Chinese Buddhist monks paid early visits to Southeast Asia, but regular trading visits did not begin until the fourteenth century. Chinese were drawn to the rich entrepôts of Malacca, Manila, and Batavia as trade developed between Europe and Asia in the following centuries, and they were also attracted in considerable numbers to work in Ayuthia, Thailand. In 1842, Great Britain and China signed the Treaty of Nanking, which ceded the island of Hong Kong to Britain and opened five treaty ports to British trade and residence, including Xiamen (Amoy) and Fuzhou (Foochow) in Fujian Province. Labor migration was encouraged, and a thriving "coolie trade" brought many Chinese men (and a much smaller population of Chinese women) from these ports to work in parts of the world where labor was needed, including colonial Southeast Asia. The coolies met with varied fates: some returned to China after their sojourn in Southeast Asia; some perished under arduous working conditions and ill treatment; and some stayed, the most successful prospering greatly under the protective umbrella of European colonial rule.
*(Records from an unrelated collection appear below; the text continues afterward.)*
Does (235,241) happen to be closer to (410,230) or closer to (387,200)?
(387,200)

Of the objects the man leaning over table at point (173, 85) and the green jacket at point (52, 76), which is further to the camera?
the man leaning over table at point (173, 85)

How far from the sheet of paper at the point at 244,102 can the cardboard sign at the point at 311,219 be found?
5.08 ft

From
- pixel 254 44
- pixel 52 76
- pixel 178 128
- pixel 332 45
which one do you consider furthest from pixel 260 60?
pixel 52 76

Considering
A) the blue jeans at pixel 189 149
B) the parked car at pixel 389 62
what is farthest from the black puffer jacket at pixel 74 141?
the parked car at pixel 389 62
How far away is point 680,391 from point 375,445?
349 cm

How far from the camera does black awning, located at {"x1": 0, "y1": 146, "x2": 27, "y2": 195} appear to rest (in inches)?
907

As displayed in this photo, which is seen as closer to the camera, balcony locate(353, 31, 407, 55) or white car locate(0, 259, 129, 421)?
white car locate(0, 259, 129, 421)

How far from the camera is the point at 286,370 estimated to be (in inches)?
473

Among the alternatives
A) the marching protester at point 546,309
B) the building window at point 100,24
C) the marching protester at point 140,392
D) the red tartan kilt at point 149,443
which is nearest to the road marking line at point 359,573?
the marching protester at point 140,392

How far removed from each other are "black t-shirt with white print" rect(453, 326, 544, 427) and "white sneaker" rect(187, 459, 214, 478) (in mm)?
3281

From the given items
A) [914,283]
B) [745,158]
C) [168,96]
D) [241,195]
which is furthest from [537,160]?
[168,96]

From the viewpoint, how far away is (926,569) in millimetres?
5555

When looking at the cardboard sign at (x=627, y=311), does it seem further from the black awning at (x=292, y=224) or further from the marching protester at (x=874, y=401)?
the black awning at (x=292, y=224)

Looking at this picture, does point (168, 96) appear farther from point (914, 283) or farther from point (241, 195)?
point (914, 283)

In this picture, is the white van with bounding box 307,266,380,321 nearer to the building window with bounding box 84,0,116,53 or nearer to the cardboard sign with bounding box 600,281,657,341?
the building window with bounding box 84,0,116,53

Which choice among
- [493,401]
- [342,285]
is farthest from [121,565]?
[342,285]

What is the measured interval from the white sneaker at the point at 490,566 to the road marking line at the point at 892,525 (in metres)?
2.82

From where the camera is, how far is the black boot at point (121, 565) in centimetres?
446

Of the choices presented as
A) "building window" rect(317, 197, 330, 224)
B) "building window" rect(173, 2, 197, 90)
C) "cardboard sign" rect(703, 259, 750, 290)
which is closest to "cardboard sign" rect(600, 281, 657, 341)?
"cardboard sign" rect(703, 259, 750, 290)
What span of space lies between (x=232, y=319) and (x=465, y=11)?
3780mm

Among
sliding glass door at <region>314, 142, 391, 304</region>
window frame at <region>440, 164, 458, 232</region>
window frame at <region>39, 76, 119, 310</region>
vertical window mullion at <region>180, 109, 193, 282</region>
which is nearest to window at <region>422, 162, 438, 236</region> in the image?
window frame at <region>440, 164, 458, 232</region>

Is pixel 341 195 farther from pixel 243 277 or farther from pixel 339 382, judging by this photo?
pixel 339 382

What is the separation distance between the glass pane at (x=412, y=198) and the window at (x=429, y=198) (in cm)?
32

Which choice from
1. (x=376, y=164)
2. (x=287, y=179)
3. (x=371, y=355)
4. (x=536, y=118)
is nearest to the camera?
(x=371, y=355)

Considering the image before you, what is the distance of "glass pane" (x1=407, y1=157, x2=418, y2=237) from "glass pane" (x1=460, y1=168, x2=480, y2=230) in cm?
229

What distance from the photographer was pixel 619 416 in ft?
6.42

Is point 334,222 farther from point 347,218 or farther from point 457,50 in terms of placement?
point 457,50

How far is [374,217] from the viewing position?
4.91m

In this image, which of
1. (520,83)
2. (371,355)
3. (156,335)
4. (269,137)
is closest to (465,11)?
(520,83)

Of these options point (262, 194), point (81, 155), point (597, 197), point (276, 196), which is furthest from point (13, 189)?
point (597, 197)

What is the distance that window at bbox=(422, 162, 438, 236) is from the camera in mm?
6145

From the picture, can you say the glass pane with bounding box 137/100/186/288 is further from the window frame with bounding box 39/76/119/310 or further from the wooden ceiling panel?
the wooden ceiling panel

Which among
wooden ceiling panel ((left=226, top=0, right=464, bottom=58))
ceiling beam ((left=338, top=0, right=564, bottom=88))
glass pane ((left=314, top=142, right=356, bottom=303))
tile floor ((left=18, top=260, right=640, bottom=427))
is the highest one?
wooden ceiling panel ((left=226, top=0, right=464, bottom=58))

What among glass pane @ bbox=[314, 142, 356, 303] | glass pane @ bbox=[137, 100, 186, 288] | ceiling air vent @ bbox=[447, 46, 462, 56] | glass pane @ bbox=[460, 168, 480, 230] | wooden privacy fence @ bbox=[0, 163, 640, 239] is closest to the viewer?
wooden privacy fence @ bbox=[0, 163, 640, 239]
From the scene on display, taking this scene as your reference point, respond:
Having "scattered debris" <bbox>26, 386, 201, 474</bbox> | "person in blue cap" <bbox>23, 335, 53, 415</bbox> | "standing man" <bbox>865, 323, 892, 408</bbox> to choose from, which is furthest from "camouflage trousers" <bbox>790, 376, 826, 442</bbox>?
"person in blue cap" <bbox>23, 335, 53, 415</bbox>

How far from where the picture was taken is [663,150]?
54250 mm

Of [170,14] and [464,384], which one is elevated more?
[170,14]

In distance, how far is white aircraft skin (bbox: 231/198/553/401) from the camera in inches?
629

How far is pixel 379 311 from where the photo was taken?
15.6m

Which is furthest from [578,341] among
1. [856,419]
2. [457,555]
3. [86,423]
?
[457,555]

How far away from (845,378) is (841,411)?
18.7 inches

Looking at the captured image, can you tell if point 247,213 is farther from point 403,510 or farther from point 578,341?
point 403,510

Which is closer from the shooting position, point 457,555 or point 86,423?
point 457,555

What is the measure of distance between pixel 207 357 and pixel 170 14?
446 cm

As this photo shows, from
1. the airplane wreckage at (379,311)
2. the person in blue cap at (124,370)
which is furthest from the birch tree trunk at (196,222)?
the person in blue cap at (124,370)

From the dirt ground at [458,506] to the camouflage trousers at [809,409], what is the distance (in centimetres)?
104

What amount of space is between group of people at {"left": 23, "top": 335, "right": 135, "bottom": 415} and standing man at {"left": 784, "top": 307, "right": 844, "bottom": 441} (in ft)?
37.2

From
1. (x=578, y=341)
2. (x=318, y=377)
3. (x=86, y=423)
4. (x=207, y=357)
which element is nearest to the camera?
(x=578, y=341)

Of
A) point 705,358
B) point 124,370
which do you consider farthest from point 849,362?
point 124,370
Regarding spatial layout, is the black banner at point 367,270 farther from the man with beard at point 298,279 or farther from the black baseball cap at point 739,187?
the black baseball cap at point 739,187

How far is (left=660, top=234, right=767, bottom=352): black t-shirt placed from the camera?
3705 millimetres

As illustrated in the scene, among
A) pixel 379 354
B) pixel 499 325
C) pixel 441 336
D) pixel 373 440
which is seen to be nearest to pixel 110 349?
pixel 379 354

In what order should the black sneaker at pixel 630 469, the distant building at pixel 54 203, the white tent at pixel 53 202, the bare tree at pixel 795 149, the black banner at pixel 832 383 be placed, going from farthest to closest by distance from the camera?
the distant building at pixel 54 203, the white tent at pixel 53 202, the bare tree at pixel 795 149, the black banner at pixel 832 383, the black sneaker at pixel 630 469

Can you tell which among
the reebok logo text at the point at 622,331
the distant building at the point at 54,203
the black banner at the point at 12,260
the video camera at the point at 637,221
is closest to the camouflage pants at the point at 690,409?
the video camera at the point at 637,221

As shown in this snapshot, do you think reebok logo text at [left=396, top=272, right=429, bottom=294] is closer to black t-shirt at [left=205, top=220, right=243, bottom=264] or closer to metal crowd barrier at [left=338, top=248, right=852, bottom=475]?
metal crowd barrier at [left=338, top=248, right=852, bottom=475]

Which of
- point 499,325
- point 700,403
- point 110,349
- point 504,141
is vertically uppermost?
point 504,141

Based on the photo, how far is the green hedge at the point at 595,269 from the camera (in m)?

In the colonial period, Overseas Chinese were frequently middlemen between the European colonists and Southeast Asian producers or consumers. In the Federated Malay States and the Straits Settlements, for example, Chinese bid for contracts to manage the lucrative opium farms and controlled opium distribution on behalf of the British. In Indonesia, Chinese farmers collected taxes and worked as labor contractors for the Dutch; they were also moneylenders and dominated internal trade. The legendary successes of a few who amassed great wealth reinforced the stereotype of Chinese migration as a form of economic colonialism that exploited Southeast Asian resources and the Southeast Asian "peoples of the soil."